━━ SELECTION
Slow DNS after 22.05
-
@lohphat said in Slow DNS after 22.05:
Confusing
True.
But changing a setting on a first page that automatically change (disables) a setting on a second page is more confusing.
All this is IMHO of course.Right now, you are hinted to disable first the extra 'special' DNSSEC settings and the second page, and then, at last; disable DNSSEC all together on the main page.
And strange .... DNSSEC works so well for me the last several years already.
I'm using DNSSEC, as pfSense is setup out of the box to use it.
Because a good 'flat' classic Internet connection should not intervene with my outgoing traffic.
If this wasn't the case, I would change ISP ASAP.These :
I've checked years ago.
Never had the need to remove them (which means I rarely visit sites with DNSSEC issues, I guess) -
@gertjan After all the testing the setting which has seemed to solve my problem is to enable "Serve Expired".
That was not enabled when I was running pre 22.05 so I wonder what changed between 22.01 and 22.05 which changed the behavior in my environment.
So far, after re-enabling DNSSEC and the Experimental 0x 20 support, things are working again -- just "Serve Expired" seems to have been the issue.
-
@lohphat I would turn on prefetch as well.
You also might want to set a min ttl. You mention seems to be problem with cdn stuff - possible the ttl is so freaking small that if your having time problems with resolving - you could run into timeouts..
I looked at one example you gave - 300 seconds..
;; QUESTION SECTION: ;i.ytimg.com. IN A ;; ANSWER SECTION: i.ytimg.com. 300 IN A 142.250.191.150 i.ytimg.com. 300 IN A 142.250.191.182 i.ytimg.com. 300 IN A 142.250.191.214 i.ytimg.com. 300 IN A 142.250.191.246 i.ytimg.com. 300 IN A 142.251.32.22 i.ytimg.com. 300 IN A 142.250.190.22 i.ytimg.com. 300 IN A 142.250.190.54 i.ytimg.com. 300 IN A 142.250.190.86 i.ytimg.com. 300 IN A 142.250.190.118 i.ytimg.com. 300 IN A 142.250.190.150 i.ytimg.com. 300 IN A 172.217.0.182 i.ytimg.com. 300 IN A 172.217.1.118 i.ytimg.com. 300 IN A 172.217.2.54 i.ytimg.com. 300 IN A 172.217.4.54 i.ytimg.com. 300 IN A 172.217.5.22 i.ytimg.com. 300 IN A 172.217.4.86
-
Hi, +1 here on the issue with erratic behaviour on DNS lookups since 22.05 update.
I'm going to read the full chain here, but lots of similarities in the bits I've skim-read.
Lots of these entries in the logs for unbound
Jul 13 21:43:18 unbound 982 [982:1] error: recvfrom 22 failed: Protocol not available
I'm using Cloudflare DNS servers, not allowing my WAN connections DHCP settings to flow through and have things set to "use remote, ignore local". I don't have these DNS servers set in my DHCP settings.
DNS Forwarder is inactive, DNS Resolver is active.
-
Over the last few days the only change I've made in addition to "Serve Expired" and add a minimum TTL of 900 sec (setting the help text doesn't specify units, but I have a long-standing complaint on the lack of min detail in setting help text). I also turned off "Use Experimental 0x 20" for DNS spoofing; this too over several days proved unstable (and a change between 22.01 to 22.05 as it was working fine before).
━━━━
━━ RAW DATA
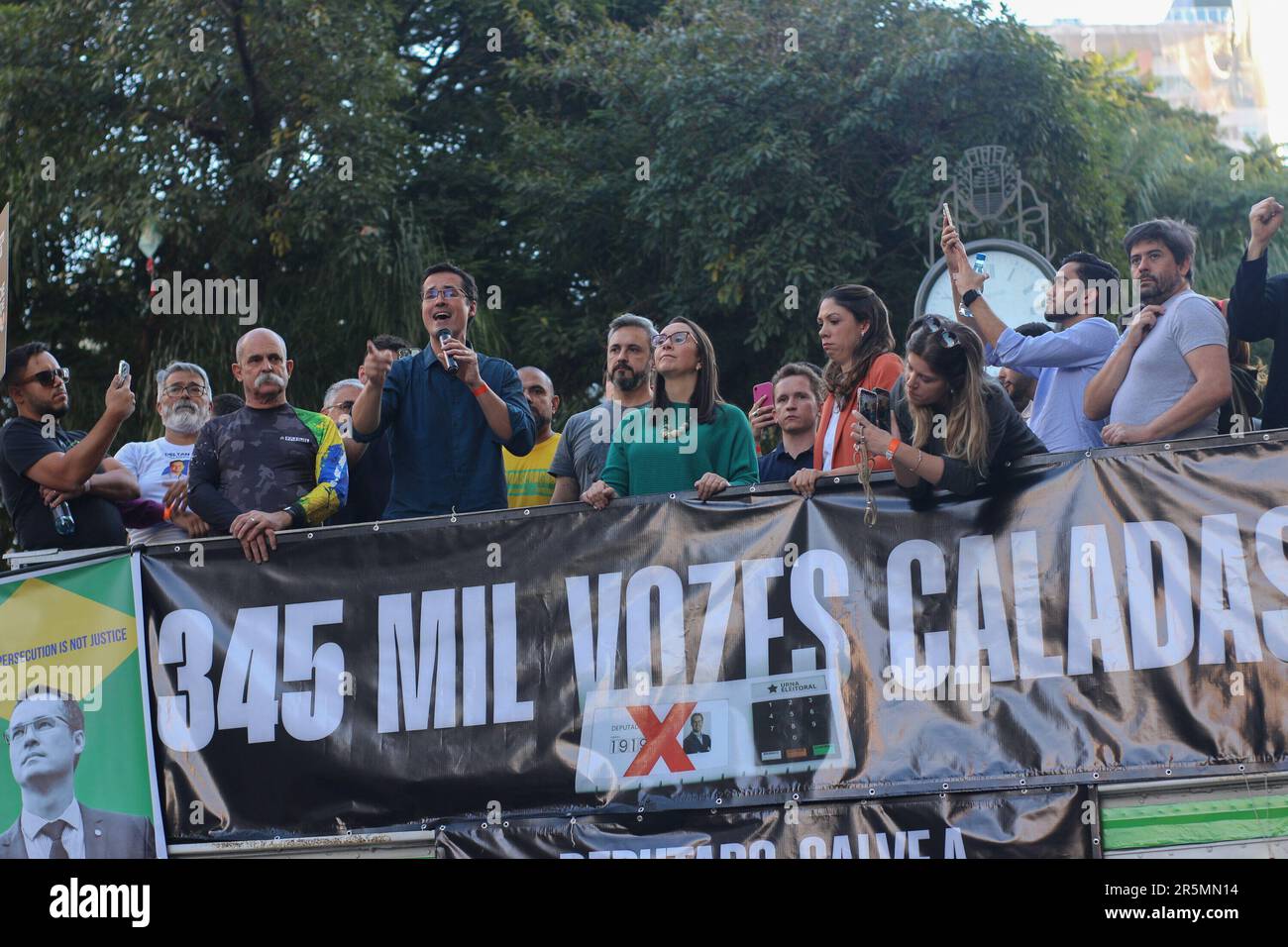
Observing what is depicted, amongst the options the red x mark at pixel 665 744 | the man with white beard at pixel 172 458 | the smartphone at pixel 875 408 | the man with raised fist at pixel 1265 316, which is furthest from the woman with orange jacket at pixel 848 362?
the man with white beard at pixel 172 458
━━━━
(EXERCISE) Turn the paragraph of the thread that begins "I'm using Cloudflare DNS servers" into a brief list of its main facts.

(RESULT)
- Cloudflare DNS servers are in use.
- The WAN connection's DHCP settings are not allowed to flow through.
- Things are set to "use remote, ignore local."
- These DNS servers are not set in the DHCP settings.